### Given request
Write the next paragraphs of the article on the problems facing concessionaires of the Federal Airports Authority of Nigeria, picking up after its last sentence.

━━━ Extract provided

Pains, anguish of FAAN concessionaires

By Mathew Adedayo

It is an indisputable fact that the aviation industry in Nigeria is in dire straits. This is a reflection of the inefficiency, lack of foresight, mismanagement and corruption in the Federal Airports Authority of Nigeria (FAAN), which have forced the Federal Government to demote, dismiss and asked many workers in the agency to refund some monies. Also, the stifling economic recession that is forcing government to offer for sale some national assets, while some others have been marked for concessioning to private investors as a way of expanding government’s revenue base and make the assets for concessioning much more efficient, is not helping the situation.
However, the decision to concession four of the country’s major airports in Lagos, Abuja, Port Harcourt and Kano has been generating a lot of interests in recent times.
While majority of the stakeholders agree that these four airports and others need to be taken away from the inefficient Federal Airports Authority of Nigerian (FAAN), which has been managing them, the modality for doing this is, indeed, the major bone of contention.
Precisely, the worry of many is the way FAAN mishandled the previous concessions in the aviation industry, which has led to series of litigations, primitive physical and psychological attacks on concessionaires and their agents, wasting of the concessionaires’ billions of naira borrowed from the banks and everything that is negative.


The pertinent questions are: Why is it that almost all the concessions carried out by this agency are enmeshed in controversies?
While it is a known fact that aviation is one of the most regulated sectors in the world with low profit margin, the inefficiency and mismanagement in FAAN have further contributed in no small measure to deal a terrible blow on investors, especially concessionaires, in the industry.

━━━━━━
━━━ Recorded information

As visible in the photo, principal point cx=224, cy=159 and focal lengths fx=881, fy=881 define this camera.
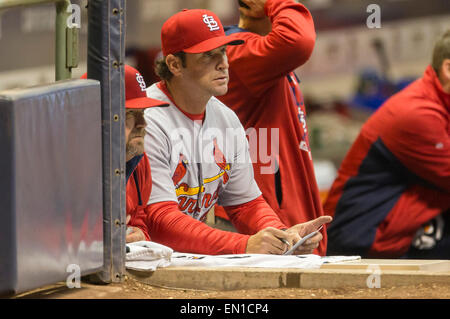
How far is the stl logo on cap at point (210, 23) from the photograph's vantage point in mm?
3029

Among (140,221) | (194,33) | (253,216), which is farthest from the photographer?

━━━━━━

### Exercise output
The ICRC Act 2005 defines infrastructure concession as “A contractual arrangement whereby the project proponent or contractor undertakes the construction, including financing of any infrastructure facility and the operation and maintenance thereof and shall include the supply of any equipment and machinery for any infrastructure and the provision of any services”. So, in essence, when a concessionaire takes a plunge to assist the government, he or she is staking everything, including his/her reputation.
There have been various concessions in the aviation industry, which either never saw the light of the day, or which were completed amidst serious controversy. This is inflicting a lot of pains and anguish on the concessionaires. For instance, the concession between FAAN and Messrs Maevis Nigeria Limited to shore up the authority’s revenue base through the Airport Operations Management System (AOMS) was a classic case of a concession gone awry. In it, FAAN, using all the weapons in its arsenal and the might of a federal agency, and in the crudest of manner, messed up the concession, even after Maevis had invested billions of naira to buy and install equipment for the job. Officials of the government agency went physical to eject those of Maevis from the Murtala Muhammed International Airport (MMIA), Lagos, after FAAN was floored in court, just to frustrate the concession.
In the same vein, the same agency engaged billionaire businessman cum politician, Chief Harry Akande’s AIC Hotels Limited in a battle of wits over a parcel of land leased to the company to build an international hotel around MMIA under a concession agreement in 1998. And as usual, despite a court order, officials of the agency went physical with those of AIC to forcefully recover the land from the company. In fact, they chased away the company’s workers from the land and seized some of their tools.
All the concessions FAAN had embarked on, such as that of its car parks, promo world (adverts), toll gate at NAHCO, cargo terminal and others have ended in serious controversies and litigations where various courts have asked the agency to pay billions of naira in damages to the concessionaires.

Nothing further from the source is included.